• Requirement
Find "How far from the viewpoint" in the records that follow; print that line and each subsequent line through the last one, verbatim and with nothing added.

══════════

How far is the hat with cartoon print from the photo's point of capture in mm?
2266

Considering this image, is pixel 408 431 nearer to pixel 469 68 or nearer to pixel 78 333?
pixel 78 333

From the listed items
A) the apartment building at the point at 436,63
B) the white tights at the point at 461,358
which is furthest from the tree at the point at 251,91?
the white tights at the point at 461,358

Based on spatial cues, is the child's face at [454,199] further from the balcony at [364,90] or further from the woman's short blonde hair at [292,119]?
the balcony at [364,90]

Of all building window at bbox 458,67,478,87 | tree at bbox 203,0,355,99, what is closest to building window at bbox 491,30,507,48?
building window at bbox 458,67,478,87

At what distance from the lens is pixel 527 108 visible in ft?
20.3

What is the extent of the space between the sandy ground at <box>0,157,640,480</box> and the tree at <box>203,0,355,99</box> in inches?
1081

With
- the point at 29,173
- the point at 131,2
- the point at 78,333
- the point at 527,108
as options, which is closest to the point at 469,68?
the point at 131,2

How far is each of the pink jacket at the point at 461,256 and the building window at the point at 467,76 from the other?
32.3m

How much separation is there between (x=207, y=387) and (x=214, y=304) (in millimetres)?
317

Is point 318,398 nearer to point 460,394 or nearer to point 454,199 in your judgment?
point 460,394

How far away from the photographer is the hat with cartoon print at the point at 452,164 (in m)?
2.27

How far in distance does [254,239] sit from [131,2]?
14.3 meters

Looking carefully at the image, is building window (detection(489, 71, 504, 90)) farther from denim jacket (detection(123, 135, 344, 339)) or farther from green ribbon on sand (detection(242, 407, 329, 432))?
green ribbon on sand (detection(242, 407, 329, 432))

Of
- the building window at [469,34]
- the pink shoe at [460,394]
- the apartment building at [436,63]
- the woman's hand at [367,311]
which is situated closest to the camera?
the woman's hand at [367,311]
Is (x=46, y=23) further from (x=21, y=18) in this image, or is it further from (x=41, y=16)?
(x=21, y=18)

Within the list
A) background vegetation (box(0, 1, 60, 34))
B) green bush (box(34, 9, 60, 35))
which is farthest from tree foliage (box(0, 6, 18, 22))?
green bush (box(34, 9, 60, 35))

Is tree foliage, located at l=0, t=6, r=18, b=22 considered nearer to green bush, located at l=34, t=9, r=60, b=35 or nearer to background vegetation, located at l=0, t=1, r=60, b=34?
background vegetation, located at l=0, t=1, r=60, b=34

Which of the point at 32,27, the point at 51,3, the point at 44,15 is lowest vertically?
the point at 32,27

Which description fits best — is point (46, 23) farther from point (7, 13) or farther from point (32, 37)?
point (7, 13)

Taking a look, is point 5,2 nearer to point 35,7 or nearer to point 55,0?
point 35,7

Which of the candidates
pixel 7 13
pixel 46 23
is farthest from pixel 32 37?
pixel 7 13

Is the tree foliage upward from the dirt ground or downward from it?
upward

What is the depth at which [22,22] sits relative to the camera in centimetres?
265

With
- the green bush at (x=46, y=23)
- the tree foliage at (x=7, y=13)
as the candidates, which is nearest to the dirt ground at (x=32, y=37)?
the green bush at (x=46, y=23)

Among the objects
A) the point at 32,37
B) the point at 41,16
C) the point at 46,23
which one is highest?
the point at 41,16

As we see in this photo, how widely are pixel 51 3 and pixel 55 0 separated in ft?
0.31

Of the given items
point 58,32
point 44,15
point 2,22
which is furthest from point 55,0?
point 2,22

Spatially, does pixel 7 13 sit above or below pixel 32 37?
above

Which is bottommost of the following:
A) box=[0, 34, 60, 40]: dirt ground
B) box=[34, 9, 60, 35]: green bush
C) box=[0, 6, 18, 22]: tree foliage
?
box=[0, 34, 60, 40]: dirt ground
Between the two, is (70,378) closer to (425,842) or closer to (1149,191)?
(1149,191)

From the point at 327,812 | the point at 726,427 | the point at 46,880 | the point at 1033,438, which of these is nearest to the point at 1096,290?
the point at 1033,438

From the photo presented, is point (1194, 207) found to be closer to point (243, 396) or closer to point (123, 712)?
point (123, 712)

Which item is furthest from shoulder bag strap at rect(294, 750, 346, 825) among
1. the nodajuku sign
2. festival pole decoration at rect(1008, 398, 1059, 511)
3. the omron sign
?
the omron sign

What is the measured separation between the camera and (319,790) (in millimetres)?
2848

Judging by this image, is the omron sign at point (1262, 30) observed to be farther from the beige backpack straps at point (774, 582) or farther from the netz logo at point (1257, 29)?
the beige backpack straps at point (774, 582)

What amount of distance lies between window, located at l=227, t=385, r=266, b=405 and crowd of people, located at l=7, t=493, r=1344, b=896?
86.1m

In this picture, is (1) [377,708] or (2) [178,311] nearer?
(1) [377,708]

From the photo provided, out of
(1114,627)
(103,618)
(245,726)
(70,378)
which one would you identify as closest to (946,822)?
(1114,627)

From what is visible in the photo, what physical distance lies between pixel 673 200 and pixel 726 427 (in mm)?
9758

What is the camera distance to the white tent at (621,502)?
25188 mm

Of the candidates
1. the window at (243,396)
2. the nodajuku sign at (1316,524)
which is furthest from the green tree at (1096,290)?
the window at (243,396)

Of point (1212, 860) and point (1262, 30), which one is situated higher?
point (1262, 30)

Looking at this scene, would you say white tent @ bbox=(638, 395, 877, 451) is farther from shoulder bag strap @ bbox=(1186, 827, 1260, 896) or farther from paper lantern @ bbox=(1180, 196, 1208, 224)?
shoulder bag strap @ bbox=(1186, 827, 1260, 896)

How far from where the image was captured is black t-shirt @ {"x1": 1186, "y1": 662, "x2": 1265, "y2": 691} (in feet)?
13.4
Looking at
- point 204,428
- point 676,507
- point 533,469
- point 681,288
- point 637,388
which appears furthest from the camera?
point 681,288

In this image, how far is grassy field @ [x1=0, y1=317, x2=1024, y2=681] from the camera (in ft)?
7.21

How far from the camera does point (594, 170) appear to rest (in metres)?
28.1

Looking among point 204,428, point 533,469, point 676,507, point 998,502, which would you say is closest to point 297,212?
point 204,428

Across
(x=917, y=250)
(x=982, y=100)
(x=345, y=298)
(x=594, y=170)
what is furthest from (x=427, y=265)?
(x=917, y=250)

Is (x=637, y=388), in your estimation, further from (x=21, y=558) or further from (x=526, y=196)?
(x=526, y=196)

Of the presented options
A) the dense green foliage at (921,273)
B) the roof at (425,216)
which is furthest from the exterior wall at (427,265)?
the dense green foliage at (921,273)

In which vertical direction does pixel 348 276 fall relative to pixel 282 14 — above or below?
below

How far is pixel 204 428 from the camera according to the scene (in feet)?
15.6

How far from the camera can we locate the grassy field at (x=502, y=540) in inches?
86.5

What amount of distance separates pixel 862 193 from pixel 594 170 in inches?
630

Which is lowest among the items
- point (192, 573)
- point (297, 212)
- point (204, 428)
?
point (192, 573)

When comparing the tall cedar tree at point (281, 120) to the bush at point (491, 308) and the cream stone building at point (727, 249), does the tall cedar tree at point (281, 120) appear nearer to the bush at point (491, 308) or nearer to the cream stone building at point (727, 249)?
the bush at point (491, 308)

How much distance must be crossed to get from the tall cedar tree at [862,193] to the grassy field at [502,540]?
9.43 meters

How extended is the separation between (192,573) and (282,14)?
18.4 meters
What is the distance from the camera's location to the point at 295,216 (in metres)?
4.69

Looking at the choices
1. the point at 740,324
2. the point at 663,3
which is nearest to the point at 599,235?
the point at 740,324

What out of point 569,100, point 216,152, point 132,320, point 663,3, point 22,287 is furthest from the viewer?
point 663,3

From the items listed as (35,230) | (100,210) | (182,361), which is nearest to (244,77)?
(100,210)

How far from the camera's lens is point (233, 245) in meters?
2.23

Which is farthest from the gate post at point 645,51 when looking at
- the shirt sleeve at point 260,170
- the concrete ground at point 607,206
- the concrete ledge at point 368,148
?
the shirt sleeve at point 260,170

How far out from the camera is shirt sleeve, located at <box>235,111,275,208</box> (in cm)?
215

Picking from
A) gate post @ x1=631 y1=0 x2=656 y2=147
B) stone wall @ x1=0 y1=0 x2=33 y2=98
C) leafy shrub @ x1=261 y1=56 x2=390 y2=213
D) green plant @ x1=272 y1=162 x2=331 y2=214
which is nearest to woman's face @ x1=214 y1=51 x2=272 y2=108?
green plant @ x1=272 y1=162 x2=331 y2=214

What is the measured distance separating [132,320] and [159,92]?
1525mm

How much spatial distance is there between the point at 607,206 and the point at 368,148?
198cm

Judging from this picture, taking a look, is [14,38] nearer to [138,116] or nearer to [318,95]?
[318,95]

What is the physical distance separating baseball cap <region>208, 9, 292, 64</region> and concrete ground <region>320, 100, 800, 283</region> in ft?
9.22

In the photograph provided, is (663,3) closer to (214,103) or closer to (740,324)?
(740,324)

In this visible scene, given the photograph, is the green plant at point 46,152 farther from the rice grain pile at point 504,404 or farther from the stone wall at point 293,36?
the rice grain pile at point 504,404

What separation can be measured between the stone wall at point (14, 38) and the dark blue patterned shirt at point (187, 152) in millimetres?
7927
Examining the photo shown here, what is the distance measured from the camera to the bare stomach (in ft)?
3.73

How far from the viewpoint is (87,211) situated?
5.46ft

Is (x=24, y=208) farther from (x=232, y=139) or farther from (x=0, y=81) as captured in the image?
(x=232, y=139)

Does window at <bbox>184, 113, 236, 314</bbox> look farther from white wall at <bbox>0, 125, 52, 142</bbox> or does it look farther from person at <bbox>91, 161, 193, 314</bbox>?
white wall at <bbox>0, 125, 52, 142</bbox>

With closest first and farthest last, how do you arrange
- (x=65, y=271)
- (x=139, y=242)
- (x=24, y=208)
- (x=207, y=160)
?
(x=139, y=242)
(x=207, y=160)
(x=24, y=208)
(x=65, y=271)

══════════

• Response below
How far from the viewpoint is (87,211) situated?
5.46ft

Is (x=24, y=208) farther from (x=232, y=139) or farther from (x=0, y=81) as captured in the image?
(x=232, y=139)

Does window at <bbox>184, 113, 236, 314</bbox> look farther from white wall at <bbox>0, 125, 52, 142</bbox> or does it look farther from person at <bbox>91, 161, 193, 314</bbox>?
white wall at <bbox>0, 125, 52, 142</bbox>

With closest first and farthest last, how do you arrange
- (x=65, y=271)
- (x=139, y=242)
- (x=24, y=208)
- (x=207, y=160)
?
(x=139, y=242)
(x=207, y=160)
(x=24, y=208)
(x=65, y=271)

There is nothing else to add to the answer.